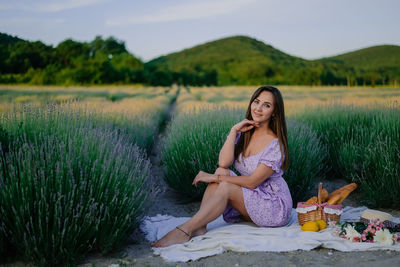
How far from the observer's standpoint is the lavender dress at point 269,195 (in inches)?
140

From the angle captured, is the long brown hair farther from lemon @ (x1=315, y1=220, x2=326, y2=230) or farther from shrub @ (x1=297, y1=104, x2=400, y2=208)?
shrub @ (x1=297, y1=104, x2=400, y2=208)

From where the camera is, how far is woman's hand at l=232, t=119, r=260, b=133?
3.67 metres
☆ ☆ ☆ ☆ ☆ ☆ ☆
**Problem**
Format the lines from the one containing "From the angle" through the last line as a numbered list, leaving out any blank lines.

**Finished exercise**
1. From the angle captured, is the long brown hair farther from lemon @ (x1=315, y1=220, x2=326, y2=230) or farther from shrub @ (x1=297, y1=104, x2=400, y2=208)?
2. shrub @ (x1=297, y1=104, x2=400, y2=208)
3. From where the camera is, how far is woman's hand at l=232, t=119, r=260, b=133?
4. 3.67 metres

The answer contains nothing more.